8.22.2009

Oeil pour oeil . Inglorious basterds . Quentin Tarantino

Les juifs prennent leur revanche et font un carnage dans leur croisade contre les méchants nazis. Ce ne sont pas des juifs normaux : ils sont américains (pour la plupart) et se proclament donc vengeurs justiciers. Ils sont menés avec conviction fervente par le Lieutenant Aldo Raine, un Bush Jr qui aurait pris en grippe les nazis plutôt que les terroristes et qui s’aurait fait parachuté en terrain ennemi, question d’établir lui-même toute la légitimité d’une furie meurtrière au nom de la vengeance des juifs. Leur entreprise est des plus barbares qu’on puisse imaginer. Il est déjà difficile de concevoir toute l’ampleur de l’horreur de l’Holocauste, il est d’autant plus inconcevable qu’une riposte adoptant le même systématisme exterminateur et aveugle puisse être simplement envisagé. Pourtant, Tarantino l’a fait. Une riposte sérieuse semble d’ailleurs toujours inconcevable en sortant d’une projection de son dernier film. Tous les personnages, sans exception, finissent aussi idiots les uns que les autres, qu’il s’agisse des basterds et leurs visages figés de plaisir vengeur en défigurant Hitler aux tirs de mitraillette, de Shoshana et son rire débile lorsque son image est projetée sur l’écran de son cinéma, du Führer et de ses hauts dirigeants qui tentent comme des poules sans têtes de fuir le cinéma en flammes, du Lieutenant Raine qui déclare bêtement avoir accompli son chef-d’œuvre en gravant la croix gammée au front du Colonel Landa ou de ce dernier si fier de trahir sa nation, de se faufiler en héro dans le camp adverse et ce, sans remords quant à sa responsabilités pour d’innombrables morts de juifs.

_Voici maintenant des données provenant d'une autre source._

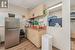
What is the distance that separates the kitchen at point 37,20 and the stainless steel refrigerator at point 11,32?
5 centimetres

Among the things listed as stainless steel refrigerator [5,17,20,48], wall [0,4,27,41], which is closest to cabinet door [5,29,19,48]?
stainless steel refrigerator [5,17,20,48]

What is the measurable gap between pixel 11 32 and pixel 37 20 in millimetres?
1642

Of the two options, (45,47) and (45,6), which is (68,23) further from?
(45,6)

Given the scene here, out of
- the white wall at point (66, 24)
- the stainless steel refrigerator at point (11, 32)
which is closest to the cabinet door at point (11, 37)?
the stainless steel refrigerator at point (11, 32)

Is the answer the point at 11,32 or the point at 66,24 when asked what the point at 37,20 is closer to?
the point at 11,32

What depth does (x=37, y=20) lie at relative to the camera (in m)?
4.79

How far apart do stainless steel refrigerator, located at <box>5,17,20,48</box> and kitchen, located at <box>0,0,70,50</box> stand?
5 cm

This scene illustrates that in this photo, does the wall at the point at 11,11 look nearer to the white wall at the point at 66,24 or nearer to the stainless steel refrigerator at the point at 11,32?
the stainless steel refrigerator at the point at 11,32

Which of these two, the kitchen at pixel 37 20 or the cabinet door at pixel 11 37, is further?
the cabinet door at pixel 11 37

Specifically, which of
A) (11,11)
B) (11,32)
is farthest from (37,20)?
(11,11)

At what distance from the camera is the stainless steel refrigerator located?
12.3ft

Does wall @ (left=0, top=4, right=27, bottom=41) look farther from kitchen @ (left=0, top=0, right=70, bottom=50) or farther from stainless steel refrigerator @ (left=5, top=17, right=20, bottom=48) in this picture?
stainless steel refrigerator @ (left=5, top=17, right=20, bottom=48)

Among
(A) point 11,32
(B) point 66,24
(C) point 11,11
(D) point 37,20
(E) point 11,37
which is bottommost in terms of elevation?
(E) point 11,37

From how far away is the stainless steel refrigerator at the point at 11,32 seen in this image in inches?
148
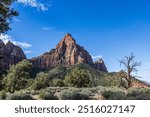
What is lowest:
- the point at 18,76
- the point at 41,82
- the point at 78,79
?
the point at 78,79

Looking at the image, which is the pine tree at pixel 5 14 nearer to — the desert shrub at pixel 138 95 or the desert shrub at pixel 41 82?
the desert shrub at pixel 138 95

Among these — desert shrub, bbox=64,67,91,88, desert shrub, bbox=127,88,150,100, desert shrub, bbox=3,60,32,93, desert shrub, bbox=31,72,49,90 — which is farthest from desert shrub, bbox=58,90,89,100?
desert shrub, bbox=31,72,49,90

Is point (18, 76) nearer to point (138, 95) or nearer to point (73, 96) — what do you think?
point (73, 96)

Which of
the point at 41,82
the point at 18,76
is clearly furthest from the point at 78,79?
the point at 41,82

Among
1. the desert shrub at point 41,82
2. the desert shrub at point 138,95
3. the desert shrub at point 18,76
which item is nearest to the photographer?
the desert shrub at point 138,95

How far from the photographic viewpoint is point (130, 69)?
50.9 m

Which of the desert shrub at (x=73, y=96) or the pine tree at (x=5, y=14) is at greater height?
the pine tree at (x=5, y=14)

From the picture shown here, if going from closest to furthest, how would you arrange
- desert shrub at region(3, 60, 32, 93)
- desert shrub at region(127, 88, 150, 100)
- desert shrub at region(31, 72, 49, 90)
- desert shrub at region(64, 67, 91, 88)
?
desert shrub at region(127, 88, 150, 100)
desert shrub at region(64, 67, 91, 88)
desert shrub at region(3, 60, 32, 93)
desert shrub at region(31, 72, 49, 90)

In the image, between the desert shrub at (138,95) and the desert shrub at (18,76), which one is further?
the desert shrub at (18,76)

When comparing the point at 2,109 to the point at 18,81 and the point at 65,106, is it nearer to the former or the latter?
the point at 65,106

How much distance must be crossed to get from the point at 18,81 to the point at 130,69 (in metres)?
34.7

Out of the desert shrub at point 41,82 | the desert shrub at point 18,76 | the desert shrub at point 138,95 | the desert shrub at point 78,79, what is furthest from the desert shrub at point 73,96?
the desert shrub at point 41,82

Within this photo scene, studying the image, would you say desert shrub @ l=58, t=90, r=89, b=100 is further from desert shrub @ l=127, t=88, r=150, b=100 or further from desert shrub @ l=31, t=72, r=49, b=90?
desert shrub @ l=31, t=72, r=49, b=90

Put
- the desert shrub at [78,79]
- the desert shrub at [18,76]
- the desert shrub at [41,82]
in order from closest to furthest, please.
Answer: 1. the desert shrub at [78,79]
2. the desert shrub at [18,76]
3. the desert shrub at [41,82]
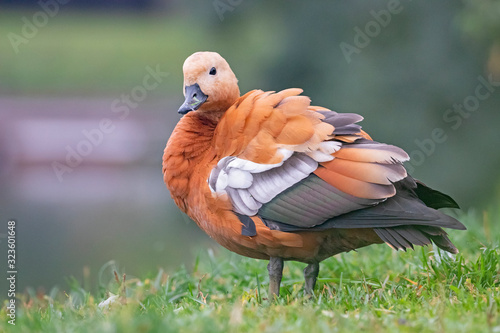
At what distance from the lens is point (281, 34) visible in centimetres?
905

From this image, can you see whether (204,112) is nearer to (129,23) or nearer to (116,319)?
(116,319)

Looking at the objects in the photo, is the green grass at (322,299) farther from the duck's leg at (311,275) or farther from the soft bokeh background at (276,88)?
the soft bokeh background at (276,88)

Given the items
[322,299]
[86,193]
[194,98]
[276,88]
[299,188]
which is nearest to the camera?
[322,299]

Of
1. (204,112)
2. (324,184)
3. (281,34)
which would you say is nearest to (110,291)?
(204,112)

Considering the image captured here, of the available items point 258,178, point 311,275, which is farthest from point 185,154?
point 311,275

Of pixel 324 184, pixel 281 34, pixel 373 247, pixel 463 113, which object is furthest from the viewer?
pixel 281 34

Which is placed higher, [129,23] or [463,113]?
[129,23]

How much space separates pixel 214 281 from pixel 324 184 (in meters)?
1.46

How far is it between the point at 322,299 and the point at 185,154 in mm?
1340

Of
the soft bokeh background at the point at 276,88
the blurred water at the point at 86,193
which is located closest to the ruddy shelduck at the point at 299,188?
the soft bokeh background at the point at 276,88

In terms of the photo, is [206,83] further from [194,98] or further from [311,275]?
[311,275]

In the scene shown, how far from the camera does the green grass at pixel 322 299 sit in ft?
10.00

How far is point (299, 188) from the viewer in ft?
13.4

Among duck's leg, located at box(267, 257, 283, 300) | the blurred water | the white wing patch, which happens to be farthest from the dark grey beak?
the blurred water
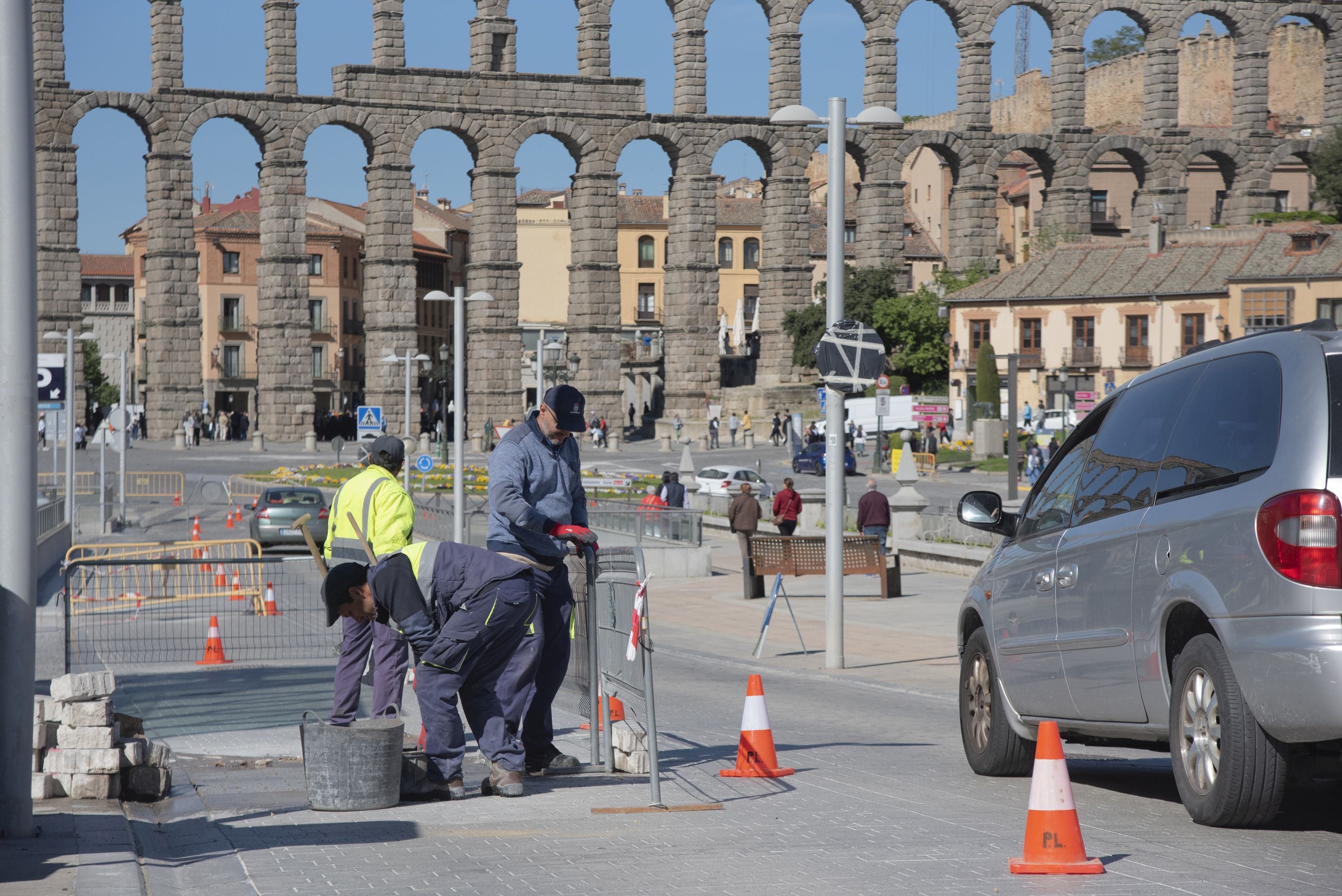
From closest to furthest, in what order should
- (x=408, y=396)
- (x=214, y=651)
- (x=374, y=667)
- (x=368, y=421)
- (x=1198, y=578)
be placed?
(x=1198, y=578), (x=374, y=667), (x=214, y=651), (x=368, y=421), (x=408, y=396)

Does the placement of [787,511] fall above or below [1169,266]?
A: below

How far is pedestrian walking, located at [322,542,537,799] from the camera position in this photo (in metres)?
7.74

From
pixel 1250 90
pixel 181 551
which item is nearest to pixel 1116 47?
pixel 1250 90

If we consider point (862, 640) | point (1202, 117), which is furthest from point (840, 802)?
point (1202, 117)

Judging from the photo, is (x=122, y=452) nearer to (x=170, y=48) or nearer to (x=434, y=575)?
(x=170, y=48)

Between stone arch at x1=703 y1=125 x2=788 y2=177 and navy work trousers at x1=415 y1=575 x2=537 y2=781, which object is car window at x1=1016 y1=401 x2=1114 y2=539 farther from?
stone arch at x1=703 y1=125 x2=788 y2=177

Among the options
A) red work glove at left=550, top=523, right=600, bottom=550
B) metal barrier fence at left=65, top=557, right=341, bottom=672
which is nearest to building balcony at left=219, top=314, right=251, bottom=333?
metal barrier fence at left=65, top=557, right=341, bottom=672

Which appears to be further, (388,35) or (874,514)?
(388,35)

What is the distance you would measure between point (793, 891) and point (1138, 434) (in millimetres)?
2878

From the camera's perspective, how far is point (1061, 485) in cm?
839

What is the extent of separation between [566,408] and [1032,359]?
206 feet

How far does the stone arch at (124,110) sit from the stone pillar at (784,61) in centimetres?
2526

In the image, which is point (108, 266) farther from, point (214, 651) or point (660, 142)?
point (214, 651)

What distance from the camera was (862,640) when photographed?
18.5m
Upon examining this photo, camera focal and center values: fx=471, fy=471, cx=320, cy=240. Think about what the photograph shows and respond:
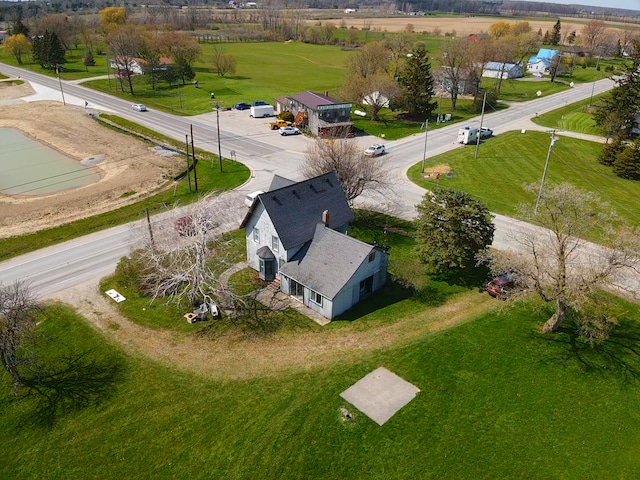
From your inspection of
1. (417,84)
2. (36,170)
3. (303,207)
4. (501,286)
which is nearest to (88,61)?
(36,170)

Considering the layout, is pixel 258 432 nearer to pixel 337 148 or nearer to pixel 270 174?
pixel 337 148

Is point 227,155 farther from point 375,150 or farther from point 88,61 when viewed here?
point 88,61

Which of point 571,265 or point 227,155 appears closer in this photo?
point 571,265

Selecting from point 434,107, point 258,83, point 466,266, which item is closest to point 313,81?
point 258,83

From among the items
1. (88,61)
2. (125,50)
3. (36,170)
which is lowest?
(36,170)

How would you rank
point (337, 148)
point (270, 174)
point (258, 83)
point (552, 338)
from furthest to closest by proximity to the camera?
point (258, 83), point (270, 174), point (337, 148), point (552, 338)
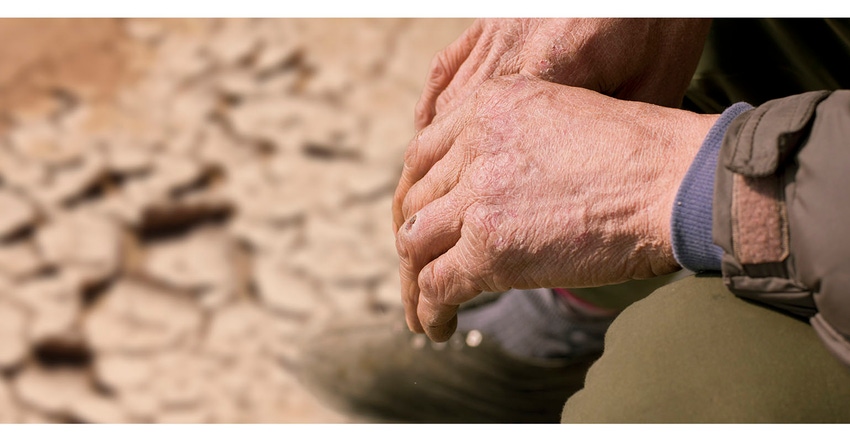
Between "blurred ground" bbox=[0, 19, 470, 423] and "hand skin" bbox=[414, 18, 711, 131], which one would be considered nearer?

Ce n’est donc qu’au prix d’une horreur égale que le monde peut répondre à celles perpétrées durant la Deuxième Guerre Mondial. Il n’y a plus d’espoir ou de désespoir d’une reconsidération de l’Homme face à ce qu’il peut accomplir de pire mais plutôt une acceptation aveugle de ses pulsions haineuses. Le ridicule qui empreigne le film entier permet par contre de remet ce constat pessimiste en question. Comme pour Kill Bill, qui illustrait dans toute son ambiguïté l’entremêlement des approches constituantes des identités féminines contemporaines, Tarantino représente un monde équivoque qui ne s’entend pas sur une manière de comprendre les horreurs qui ont eu lieu durant cette guerre. Ce monde se partage donc entre des tendances aux accusations simples (incarnées par les inglorious basterds), le ressentiment face aux atrocités perpétrées contre les victimes (véhiculé par Shosanna Dreyfus) ou même la simple acceptation des faits (représenté par le Colonel Landa). Ce qui diffère de Kill Bill par contre est le fait que le point commun où s’incarnait l’ambiguïté véhiculée par le diptyque se retrouvait personnifié par Béatrix Kiddo, déchirée entre les désirs maternels, amoureux et d’autodétermination, alors que dans Inglorious basterds ce même point focal d’ambiguïté est absent du film. Il se déplace dans la salle, sur les spectateurs. Tout le poids de la reconnaissance des ambiguïtés qu’illustre le film repose sur chacun assistant aux projections. Tarantino ne fait donc qu’élaborer cette vision qu’il a eu d’une vengeance œil pour œil sans la justifier ou la condamner. Comme il l’a été pour Kill Bill, il ne semble être qu’un accumulateur des opinions populaires reflétant l’état des choses actuelles. Que Tarantino y soit consciemment responsable ou non, Inglorious basterds met à jour la réalité frustrante du peu d’évolution de l’Homme depuis les atrocités dont il s’est découvert capable durant la Deuxième Guerre Mondiale. À tout et chacun de décider si ça le remue.